Troubles (German Edition)
Speisesaal des Majestic keine solche Pracht mehr erlebt: schneeweiße Tischtücher, Silber, das im Kerzenlicht funkelte, goldgelb gekrönte Pasteten, mit delikatem Wild gefüllt, Fasane und Enten schillernd vom Aspik, feste, saftige Schinken, in Zucker und Nelken mariniert und mit weißen Spitzen geschmückt, eingelegtes Rindfleisch von schlammbrauner Farbe, ganze Pyramiden von dampfenden Windbeuteln, mit Hühnerragout gefüllt, mit Champignons und Meeresfrüchten. Auf langen Platten reckten sich Lachse, Köpfe und Schwänze schimmernd und schön, als wären sie gerade erst gefangen (wenn man nicht auf das trübe, anklagende Auge achtete), selbst als schon alles zwischen diesen beiden Enden, das köstliche rosa Fleisch, nach und nach schwand unter den Messern der tüchtigen, dezenten Kellner, die man eigens aus Dublin dafür engagiert hatte. Und dazu die Salate, die Suppen, die Pâtés und Hors-d’œuvres, das Spanferkel (auf das just in diesem Augenblick Edwards besorgter Blick fiel, denn er dachte an seine rosigen Lieblinge), die dampfenden Pies und Pasteten, die köstlichen Canapés, die verschiedenen Käsesorten, nicht nur irische, sondern auch importierte (wobei man die Käseauswahl auf einem Tisch ein wenig abseits platziert hatte, damit ihr Geruch nicht die Damen störte). Nicht zu vergessen die Desserts: die Berge von Sahnepudding, die nach Sherry und Cognac dufteten, die bebenden Obst- und Weingelees, in klarer wie in milchiger Form, aquamarinblau und garnelenrot, die schwarzen Früchtepuddings, auf denen die Brandybutter schmolz … und natürlich noch viel, viel mehr.
Auf all das warf der Major, dessen Leben seinen Sinn verloren hatte, ein teilnahmsloses Auge. Statt davon zu nehmen, blieb er am Kaffeetisch bei der Zuckerschale stehen, steckte finster einen Zuckerwürfel nach dem anderen in den Mund und zerkaute sie krachend. Sarah war nicht im Raum. Er war froh darüber. Nie wieder würde er ein Wort an sie richten.

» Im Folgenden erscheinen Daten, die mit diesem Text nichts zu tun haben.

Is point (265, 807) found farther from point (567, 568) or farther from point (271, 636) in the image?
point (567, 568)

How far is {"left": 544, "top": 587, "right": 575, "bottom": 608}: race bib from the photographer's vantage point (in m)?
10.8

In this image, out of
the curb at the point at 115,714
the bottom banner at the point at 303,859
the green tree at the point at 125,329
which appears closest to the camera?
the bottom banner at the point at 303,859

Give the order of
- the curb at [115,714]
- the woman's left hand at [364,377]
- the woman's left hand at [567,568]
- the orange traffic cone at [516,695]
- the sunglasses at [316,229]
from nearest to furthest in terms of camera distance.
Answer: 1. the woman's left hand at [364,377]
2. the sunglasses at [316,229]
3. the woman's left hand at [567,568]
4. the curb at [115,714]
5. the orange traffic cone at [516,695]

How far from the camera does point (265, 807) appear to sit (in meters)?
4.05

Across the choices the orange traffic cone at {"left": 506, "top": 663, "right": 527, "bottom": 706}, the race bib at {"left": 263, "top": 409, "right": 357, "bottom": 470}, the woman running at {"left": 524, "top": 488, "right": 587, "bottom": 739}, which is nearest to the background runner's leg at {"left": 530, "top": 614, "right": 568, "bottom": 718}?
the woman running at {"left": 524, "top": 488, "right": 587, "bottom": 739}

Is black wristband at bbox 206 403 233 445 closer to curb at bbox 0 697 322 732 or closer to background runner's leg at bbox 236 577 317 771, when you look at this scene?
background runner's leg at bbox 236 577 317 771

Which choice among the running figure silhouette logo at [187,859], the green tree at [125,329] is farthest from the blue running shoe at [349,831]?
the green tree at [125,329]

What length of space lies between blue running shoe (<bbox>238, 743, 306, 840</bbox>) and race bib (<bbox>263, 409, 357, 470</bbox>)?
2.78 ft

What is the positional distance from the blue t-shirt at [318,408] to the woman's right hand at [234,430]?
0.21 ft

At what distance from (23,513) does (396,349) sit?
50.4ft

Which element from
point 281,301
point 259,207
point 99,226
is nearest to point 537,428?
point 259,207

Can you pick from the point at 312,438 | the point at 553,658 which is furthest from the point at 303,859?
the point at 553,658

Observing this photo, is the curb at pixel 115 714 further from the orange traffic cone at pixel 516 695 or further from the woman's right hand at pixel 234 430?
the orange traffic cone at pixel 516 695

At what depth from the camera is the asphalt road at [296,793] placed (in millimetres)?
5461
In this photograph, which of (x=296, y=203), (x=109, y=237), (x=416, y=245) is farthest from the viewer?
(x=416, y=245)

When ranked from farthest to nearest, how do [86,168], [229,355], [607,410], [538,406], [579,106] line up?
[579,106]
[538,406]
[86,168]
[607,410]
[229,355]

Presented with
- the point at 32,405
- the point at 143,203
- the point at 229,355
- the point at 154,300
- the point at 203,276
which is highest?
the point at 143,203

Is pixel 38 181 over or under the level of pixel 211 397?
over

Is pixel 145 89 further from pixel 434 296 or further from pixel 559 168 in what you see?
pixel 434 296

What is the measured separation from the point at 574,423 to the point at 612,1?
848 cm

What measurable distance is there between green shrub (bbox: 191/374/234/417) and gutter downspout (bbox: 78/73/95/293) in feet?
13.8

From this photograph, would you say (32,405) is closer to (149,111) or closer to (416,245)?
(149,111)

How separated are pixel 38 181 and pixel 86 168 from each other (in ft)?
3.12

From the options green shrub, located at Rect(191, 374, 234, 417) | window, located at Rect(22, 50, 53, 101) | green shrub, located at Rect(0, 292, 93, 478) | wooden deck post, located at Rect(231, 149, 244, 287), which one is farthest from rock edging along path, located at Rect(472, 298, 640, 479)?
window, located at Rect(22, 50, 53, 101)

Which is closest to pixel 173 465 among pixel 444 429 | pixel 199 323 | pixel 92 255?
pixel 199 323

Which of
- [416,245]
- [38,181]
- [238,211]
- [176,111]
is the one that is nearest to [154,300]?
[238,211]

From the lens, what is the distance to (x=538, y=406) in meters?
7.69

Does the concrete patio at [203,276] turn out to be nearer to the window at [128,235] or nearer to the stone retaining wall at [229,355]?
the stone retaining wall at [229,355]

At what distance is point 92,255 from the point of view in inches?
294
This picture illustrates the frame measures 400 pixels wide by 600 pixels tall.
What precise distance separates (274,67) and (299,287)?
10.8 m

Die anderen Gäste, deren Appetit nicht durch Liebeskummer gedämpft war, würdigten diese großartige Mahlzeit, wie sie es verdiente. Die älteren aßen mit Anstand, doch mehr als gut für sie war, leichtsinnig ein wenig hier und ein wenig da (die alten Damen des Majestic machten das Beste aus dieser Gelegenheit, auch einmal etwas Nahrhaftes zu bekommen), die anderen langten in einer Mischung aus Gefräßigkeit und Staunen (darüber, dass Edward so etwas so gut gelang) kräftig zu. Nur die vornehmsten Gäste (Lady Devereux, Sir Joshua und noch ein paar adlige Herrschaften) murmelten zwar »Wunderbar!«, »Wirklich kapital!«, nahmen jedoch, soweit man sehen konnte, nichts. Für sie waren dermaßen ächzende Tische natürlich ein ganz alltäglicher Anblick – und wer nichts hatte, der musste natürlich nicht nur für heute, sondern auch für morgen essen, »für alle Fälle« … Aristokraten hingegen, Millionäre und Schriftsteller brauchten so gut wie gar nichts zu essen; sie kamen tagelang mit einer Scheibe Toast und einem Wachtelei aus. Die Männer von den Hilfstruppen aßen mit dem Überschwang der Jugend, ihr Appetit beflügelt von dem Wein, den sie tranken. Sie hatten eine Abteilung für sich gebildet, in der es lachend und lärmend zuging, und als in diese Gruppe ein wenig Bewegung kam, sah der Major eine weiße Krinoline schimmern: die Zwillinge standen dort wie Bienenköniginnen umringt von ihrem Schwarm; sie probierten von allem, waren aber zu aufgeregt um zu essen, und sie lachten lauter als alle anderen, als die jungen Männer einander verspotteten und dumme Streiche spielten. Auf der anderen Seite des Tisches konnte der Dampf der Terrine mit Schildkrötensuppe nicht ganz das Elfengesicht verbergen, das sie melancholisch beobachtete. Der Major wartete, bis Charity zu ihm hersah, und winkte sie dann herüber.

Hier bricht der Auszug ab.